Лоте тоже было жаль безрукого солдата, но она не подала ничего: у нее денег не было.
* * *
Город был другим. Он изменился не только внешне - перемена будто бы шла изнутри. Другим был его кровяной состав, его асфальтовые и жестяные формулы, которые Лота выучила с детства. Улица, двор - все выглядело каким-то усохшим и ненастоящим. Так взрослый человек встречает на улице сморщенного старичка и из вежливости с ним здоровается, с трудом узнавая бывшего завуча, при виде которого в былые времена вся школа дружно мочилась от страха.
Лота очнулась у подъезда собственного дома.

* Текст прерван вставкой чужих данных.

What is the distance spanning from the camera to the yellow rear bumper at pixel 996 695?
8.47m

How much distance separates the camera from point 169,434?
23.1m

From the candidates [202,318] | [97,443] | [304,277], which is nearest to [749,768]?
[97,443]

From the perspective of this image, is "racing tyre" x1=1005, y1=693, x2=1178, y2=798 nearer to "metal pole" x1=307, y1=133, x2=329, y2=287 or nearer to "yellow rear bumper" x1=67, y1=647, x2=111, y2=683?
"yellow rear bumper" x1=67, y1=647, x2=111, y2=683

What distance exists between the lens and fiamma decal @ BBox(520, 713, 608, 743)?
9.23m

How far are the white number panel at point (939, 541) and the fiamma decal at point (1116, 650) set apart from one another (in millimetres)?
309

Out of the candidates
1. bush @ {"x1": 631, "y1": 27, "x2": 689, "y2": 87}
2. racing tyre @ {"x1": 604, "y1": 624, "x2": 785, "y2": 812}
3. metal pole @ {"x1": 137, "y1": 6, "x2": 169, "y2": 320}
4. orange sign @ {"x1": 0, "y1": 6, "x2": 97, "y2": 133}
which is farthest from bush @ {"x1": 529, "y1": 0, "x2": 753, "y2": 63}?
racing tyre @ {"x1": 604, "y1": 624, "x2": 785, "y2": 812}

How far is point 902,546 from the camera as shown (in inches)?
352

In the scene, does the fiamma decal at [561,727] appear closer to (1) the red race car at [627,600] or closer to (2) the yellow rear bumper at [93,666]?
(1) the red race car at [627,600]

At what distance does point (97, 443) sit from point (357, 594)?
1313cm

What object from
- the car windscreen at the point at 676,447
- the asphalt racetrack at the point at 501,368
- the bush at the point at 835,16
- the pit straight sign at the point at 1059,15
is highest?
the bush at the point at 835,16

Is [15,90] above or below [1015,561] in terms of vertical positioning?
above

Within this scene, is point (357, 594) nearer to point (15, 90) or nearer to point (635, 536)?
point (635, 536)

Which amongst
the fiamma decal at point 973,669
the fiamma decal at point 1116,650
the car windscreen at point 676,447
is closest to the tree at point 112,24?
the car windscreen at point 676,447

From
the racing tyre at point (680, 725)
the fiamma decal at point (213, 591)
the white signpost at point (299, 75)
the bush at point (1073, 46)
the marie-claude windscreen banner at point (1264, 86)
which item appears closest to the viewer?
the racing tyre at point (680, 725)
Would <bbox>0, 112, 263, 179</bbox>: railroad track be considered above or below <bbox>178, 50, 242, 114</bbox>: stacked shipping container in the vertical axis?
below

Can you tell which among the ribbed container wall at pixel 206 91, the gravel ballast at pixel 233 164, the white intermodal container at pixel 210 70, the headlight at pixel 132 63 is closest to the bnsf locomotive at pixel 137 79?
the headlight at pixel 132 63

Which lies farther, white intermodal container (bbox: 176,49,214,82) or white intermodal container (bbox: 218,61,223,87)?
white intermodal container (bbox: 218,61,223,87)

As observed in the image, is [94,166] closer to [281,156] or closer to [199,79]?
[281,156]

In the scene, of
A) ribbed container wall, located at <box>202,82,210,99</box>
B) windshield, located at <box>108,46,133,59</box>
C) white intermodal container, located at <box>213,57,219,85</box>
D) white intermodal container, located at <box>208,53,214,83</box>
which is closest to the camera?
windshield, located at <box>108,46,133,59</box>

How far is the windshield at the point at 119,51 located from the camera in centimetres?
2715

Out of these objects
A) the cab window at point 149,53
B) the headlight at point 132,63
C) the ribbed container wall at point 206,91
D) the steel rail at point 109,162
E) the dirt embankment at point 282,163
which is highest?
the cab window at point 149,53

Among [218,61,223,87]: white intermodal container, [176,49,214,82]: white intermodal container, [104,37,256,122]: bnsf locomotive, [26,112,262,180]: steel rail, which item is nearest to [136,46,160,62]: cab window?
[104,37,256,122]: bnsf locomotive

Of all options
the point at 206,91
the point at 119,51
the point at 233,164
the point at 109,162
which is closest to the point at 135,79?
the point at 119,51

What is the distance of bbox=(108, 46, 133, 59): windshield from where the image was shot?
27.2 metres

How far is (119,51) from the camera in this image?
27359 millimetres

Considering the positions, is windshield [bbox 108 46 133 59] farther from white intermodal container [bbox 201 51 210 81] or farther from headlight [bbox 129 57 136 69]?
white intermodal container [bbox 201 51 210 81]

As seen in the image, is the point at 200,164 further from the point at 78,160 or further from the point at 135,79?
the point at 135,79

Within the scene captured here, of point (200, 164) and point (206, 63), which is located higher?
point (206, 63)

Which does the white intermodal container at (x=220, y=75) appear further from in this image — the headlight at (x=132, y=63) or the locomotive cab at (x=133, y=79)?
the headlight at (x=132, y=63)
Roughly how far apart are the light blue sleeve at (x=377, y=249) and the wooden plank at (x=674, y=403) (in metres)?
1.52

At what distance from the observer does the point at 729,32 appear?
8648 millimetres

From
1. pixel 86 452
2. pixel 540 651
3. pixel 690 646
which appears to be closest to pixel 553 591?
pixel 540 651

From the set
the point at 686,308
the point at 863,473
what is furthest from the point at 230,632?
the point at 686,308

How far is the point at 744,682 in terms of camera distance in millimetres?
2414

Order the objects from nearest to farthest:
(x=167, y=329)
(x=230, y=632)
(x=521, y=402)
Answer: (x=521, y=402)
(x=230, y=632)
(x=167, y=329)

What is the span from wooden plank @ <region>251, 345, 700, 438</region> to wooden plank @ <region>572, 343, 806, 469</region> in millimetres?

Одно из окон на первом этаже было выбито и вместо него вставлена фанера. Это был странный сигнал, но он не вызвал в ней никакого отклика. Под ногами хрустели осколки, пахло разогретыми на солнце кирпичами, асфальтом и бетоном города. Запах, который ее всегда волновал, который она любила с детства, тоже оставил ее равнодушной.
Навстречу ковыляла старуха Раиса Ивановна из квартиры на первом. Завидев Лоту, она поставила сумку на тротуар и воззрилась, выжидательно выпрямившись и сощурив глаза.
– Здрасьте, - сказала Лота вежливо, поравнявшись.
– Здрасьте, - Лота поняла, что старуха ее не узнает.
– Это ты что ль?
– Я.
– Выросла что ль? Ты куда пропала-то? Бабка с ума сходит. Где шлялася?
– Раиса Ивановна все еще смотрела подозрительно, как будто хотела удостовериться, Лота это или нет.
– А мать где?
– На даче они все, - сказала Лота, собираясь пройти мимо.
– Вы смотрите, за квартиру-то держитесь, - внезапно добавила старуха, понизив голос.